= TASK DIRECTIONS =
Extract every line of the listing below word for word, leaving out the pictures.

= GIVEN DATA =
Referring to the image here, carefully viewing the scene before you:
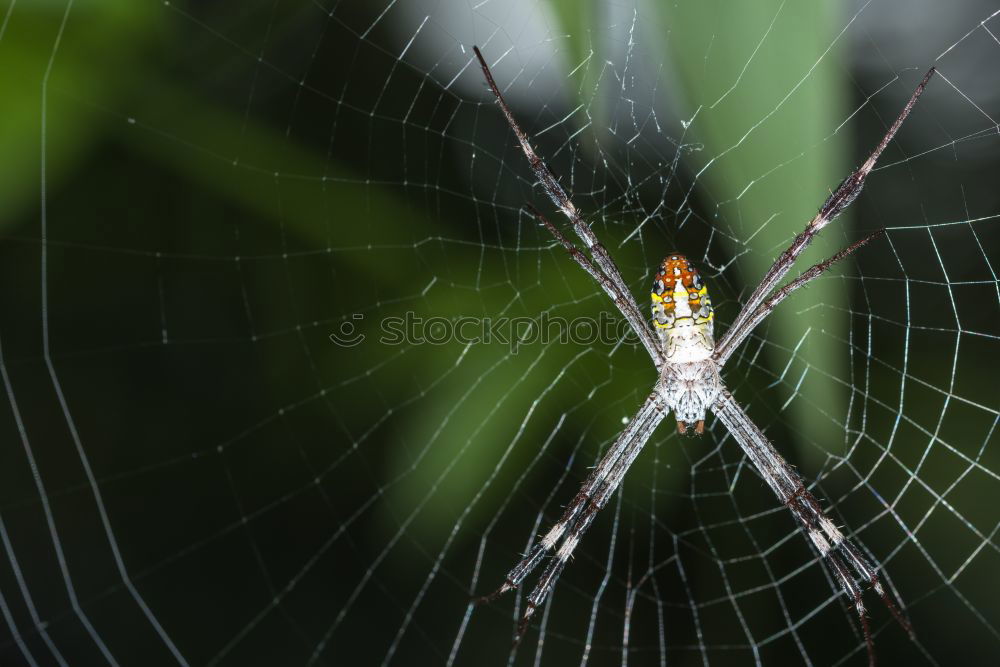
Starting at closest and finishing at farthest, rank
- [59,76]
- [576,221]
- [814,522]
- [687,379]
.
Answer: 1. [59,76]
2. [576,221]
3. [814,522]
4. [687,379]

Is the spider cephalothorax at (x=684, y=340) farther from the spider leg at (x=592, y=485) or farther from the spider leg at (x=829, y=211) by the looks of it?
the spider leg at (x=829, y=211)

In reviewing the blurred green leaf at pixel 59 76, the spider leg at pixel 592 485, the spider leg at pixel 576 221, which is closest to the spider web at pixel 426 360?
the blurred green leaf at pixel 59 76

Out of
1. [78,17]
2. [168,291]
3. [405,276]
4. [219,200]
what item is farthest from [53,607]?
[78,17]

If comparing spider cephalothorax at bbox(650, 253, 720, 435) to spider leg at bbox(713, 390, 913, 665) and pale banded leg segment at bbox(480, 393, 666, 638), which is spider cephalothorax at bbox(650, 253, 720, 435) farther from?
spider leg at bbox(713, 390, 913, 665)

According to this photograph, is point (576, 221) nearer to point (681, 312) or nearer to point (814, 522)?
point (681, 312)

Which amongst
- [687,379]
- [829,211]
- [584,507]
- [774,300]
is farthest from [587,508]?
[829,211]

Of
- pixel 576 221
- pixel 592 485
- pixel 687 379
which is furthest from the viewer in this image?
pixel 687 379

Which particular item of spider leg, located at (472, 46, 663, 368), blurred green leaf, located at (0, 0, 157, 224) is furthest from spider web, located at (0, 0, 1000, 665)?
spider leg, located at (472, 46, 663, 368)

= EXERCISE RESPONSE =
Referring to the image here, carefully viewing the scene before you:
Starting at closest and finishing at farthest, rank
- [59,76]
- [576,221]
- [814,522]
- [687,379]
.
Answer: 1. [59,76]
2. [576,221]
3. [814,522]
4. [687,379]

Is the spider cephalothorax at (x=684, y=340) farther from the spider leg at (x=592, y=485) or farther from the spider leg at (x=829, y=211) by the looks of it?
the spider leg at (x=829, y=211)

In reviewing the blurred green leaf at pixel 59 76, the spider leg at pixel 592 485, the spider leg at pixel 576 221, which is closest to the spider web at pixel 426 360?
the blurred green leaf at pixel 59 76

Out of
1. [78,17]
2. [168,291]
3. [405,276]
4. [219,200]
what item is farthest from [53,607]?
[78,17]

If comparing spider cephalothorax at bbox(650, 253, 720, 435) to spider leg at bbox(713, 390, 913, 665) and pale banded leg segment at bbox(480, 393, 666, 638), which is spider cephalothorax at bbox(650, 253, 720, 435) farther from?
spider leg at bbox(713, 390, 913, 665)

According to this photograph, is point (576, 221) nearer to point (681, 312) or nearer to point (814, 522)?
point (681, 312)

Which amongst
- [687,379]
- [829,211]
- [584,507]
- [774,300]
is farthest from [587,508]?
[829,211]

Of
- pixel 576 221
- pixel 592 485
- pixel 687 379
which is furthest from the viewer in this image?
pixel 687 379

Which particular item of spider leg, located at (472, 46, 663, 368), blurred green leaf, located at (0, 0, 157, 224) is furthest from spider web, located at (0, 0, 1000, 665)?
spider leg, located at (472, 46, 663, 368)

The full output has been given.